Rating changes working correctly? 2000 rank made me a specialist again
Dropped to specialist before, seems like 2000 rank is not enough for a steady blue title.
Can any one give a formal proof for Div 2 A?
Can someone please explain div2b, how we can separate array a in white and black balls based on given unlucky integers T?
here two array element say x , y will make bad pair when x+y = T ,,, there are two case :
case 1: (x!=y ) in this case you can paint all array elements with value = x ,,, white and all elements with value = T-x ,,, black(if such numbers exist )
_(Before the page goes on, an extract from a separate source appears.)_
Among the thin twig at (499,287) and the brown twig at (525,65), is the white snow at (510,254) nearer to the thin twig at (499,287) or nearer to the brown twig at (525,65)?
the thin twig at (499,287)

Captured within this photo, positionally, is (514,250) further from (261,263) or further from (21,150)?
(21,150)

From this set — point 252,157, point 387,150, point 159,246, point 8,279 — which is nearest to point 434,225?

case 2: ( x==y ) say there are Cnt such elements , its optimal to paint Cnt/2 elements white and rest elements black .
That's exactly what i did but it shows WA, code: https://codeforces.net/contest/1417/submission/93987002
Changed your code a bit its ac now ...
https://codeforces.net/contest/1417/submission/94035994
Some video solutions (for 2A-F), in case you like those
I might be wrong here, but isn't your solution for D wrong with an input of:
The second operation from your code
1 3 1would reduce the first element by 1 and increment the third element by 1, but the first element is still 0 at that stage.A[i] >= 1
For Div1C / Div2E I have another solution without using a trie.
Here is my submission: 94030812
Explanation:
Let f(v) be a function that calculates the number of inversions of the array v. We can calculate that while doing a MergeSort in O(n log n).
We keep track of the minimum number of inversions in ans, and the number x that creates the answer when doing xor to the vector.
Then we update bit by bit x, from the highest bit to the lowest bit. If adding that bit to x, the answer decrease, we keep that bit set, else we continue.
Pseudocode:
Cheers, I tried a mergesort solution after the contest but it would always be too slow, your submission + explanation was a nice reference :)
I did think of the solution on these lines but couldn't come up with a concrete proof of why it would work... good to know it works
Your solution's time complexity is O(30*n*log(n)) right ? I have made similar submissions but they all got TLE, did you use any optimization ?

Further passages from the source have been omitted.